[Saved data entries]
>>>

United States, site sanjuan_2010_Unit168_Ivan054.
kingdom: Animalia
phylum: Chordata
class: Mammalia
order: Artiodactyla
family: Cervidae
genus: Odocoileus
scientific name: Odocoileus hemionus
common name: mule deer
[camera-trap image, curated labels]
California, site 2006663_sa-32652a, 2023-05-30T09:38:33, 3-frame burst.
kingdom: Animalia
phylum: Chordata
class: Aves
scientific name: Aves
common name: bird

<<<
>>>

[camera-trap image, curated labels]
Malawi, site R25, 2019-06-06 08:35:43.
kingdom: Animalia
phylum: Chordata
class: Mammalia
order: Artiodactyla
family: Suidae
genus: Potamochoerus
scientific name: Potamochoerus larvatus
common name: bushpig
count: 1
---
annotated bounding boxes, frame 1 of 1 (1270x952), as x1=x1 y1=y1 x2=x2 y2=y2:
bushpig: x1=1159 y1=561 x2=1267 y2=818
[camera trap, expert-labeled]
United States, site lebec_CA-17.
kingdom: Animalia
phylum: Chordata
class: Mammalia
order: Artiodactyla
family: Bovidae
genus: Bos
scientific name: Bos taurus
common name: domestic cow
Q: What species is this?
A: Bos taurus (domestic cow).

<<<
>>>

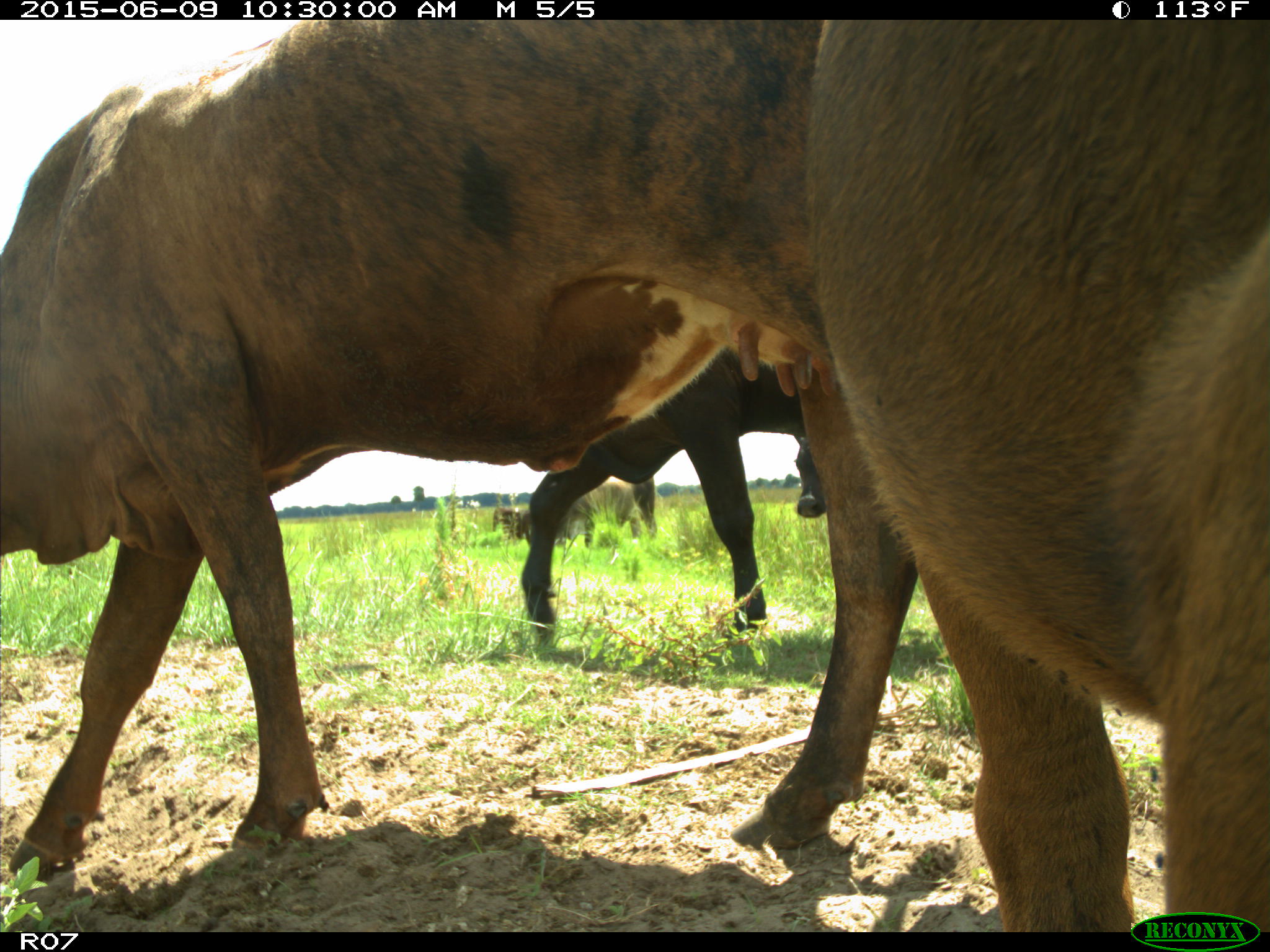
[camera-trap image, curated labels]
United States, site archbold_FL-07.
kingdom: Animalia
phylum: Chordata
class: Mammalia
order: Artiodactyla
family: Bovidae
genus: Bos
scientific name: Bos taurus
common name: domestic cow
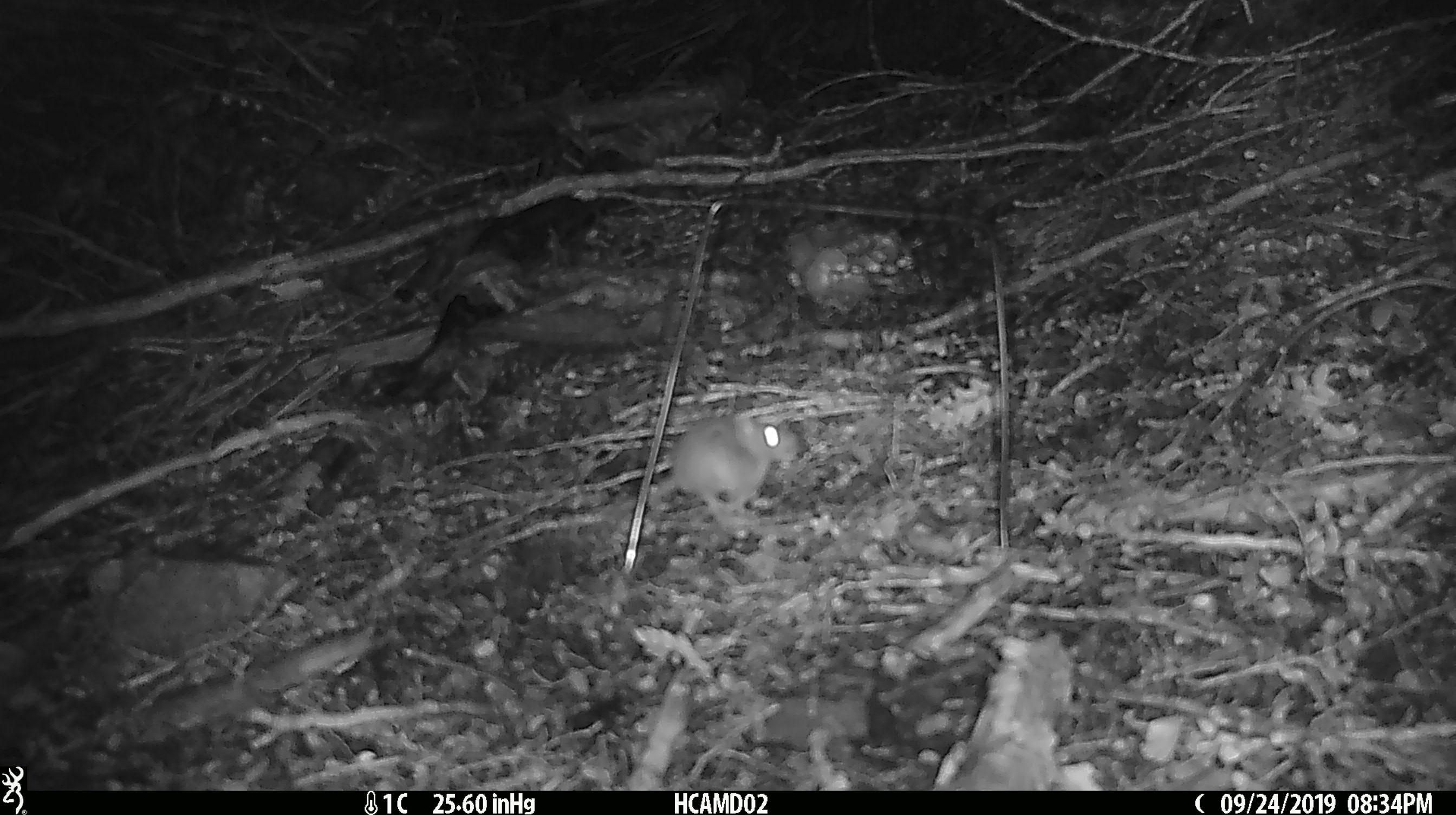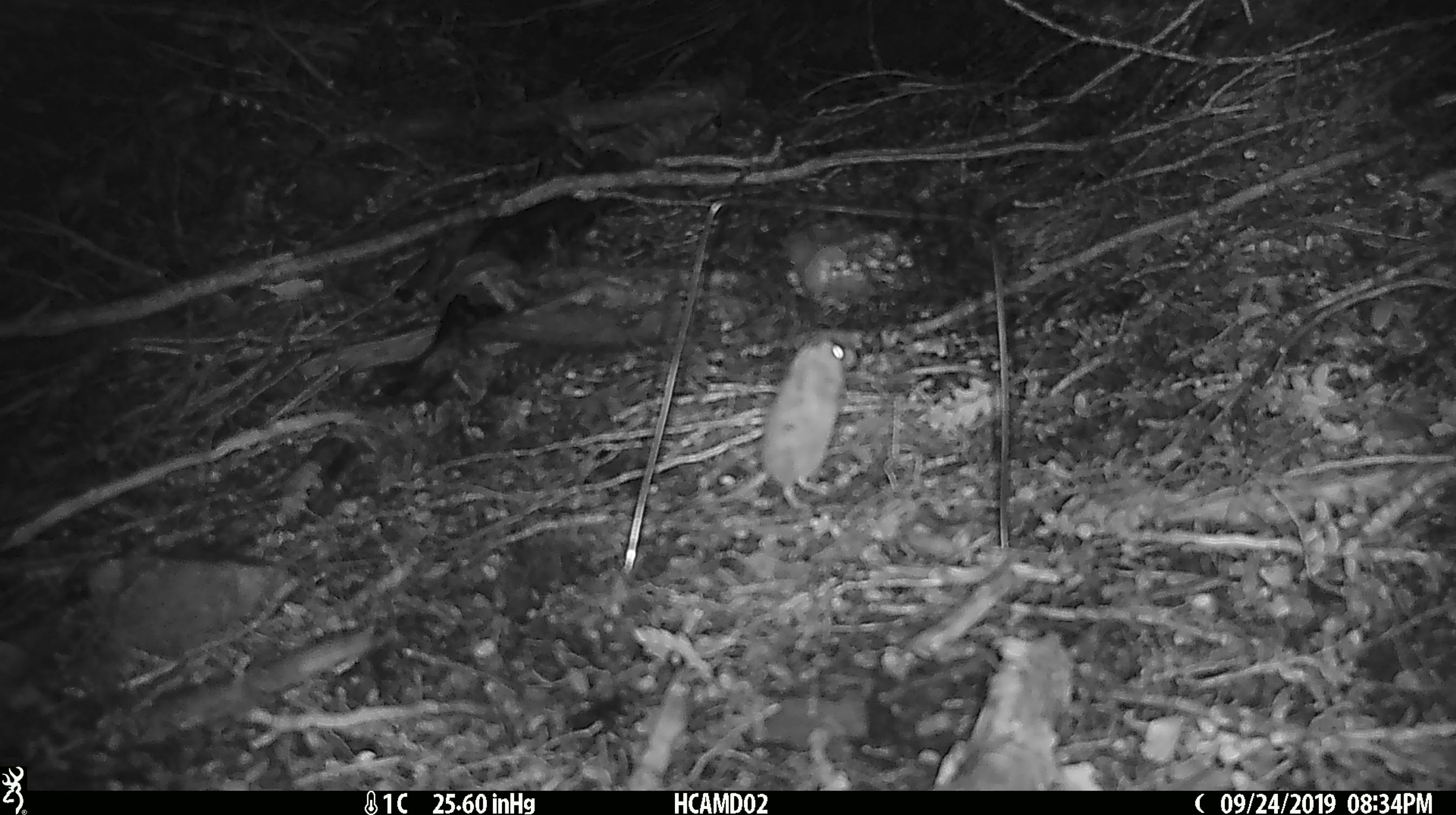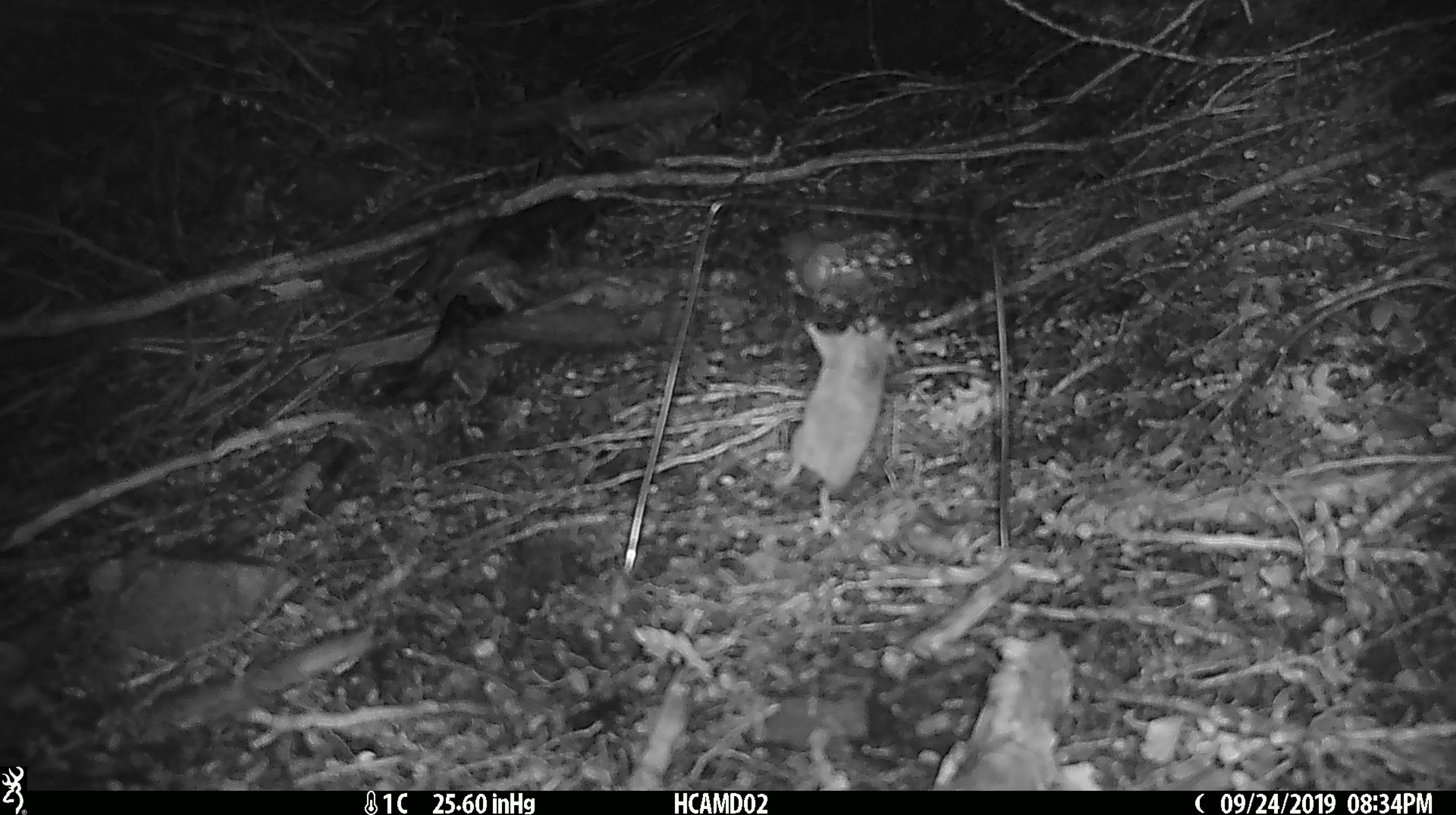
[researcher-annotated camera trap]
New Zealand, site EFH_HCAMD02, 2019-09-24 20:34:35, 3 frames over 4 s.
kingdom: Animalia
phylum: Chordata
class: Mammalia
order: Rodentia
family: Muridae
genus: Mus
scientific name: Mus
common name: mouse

<<<

The required output is a copy of each line in the records where the string "scientific" occurs.

# Expected output
scientific name: Odocoileus hemionus
scientific name: Aves
scientific name: Potamochoerus larvatus
scientific name: Bos taurus
scientific name: Bos taurus
scientific name: Mus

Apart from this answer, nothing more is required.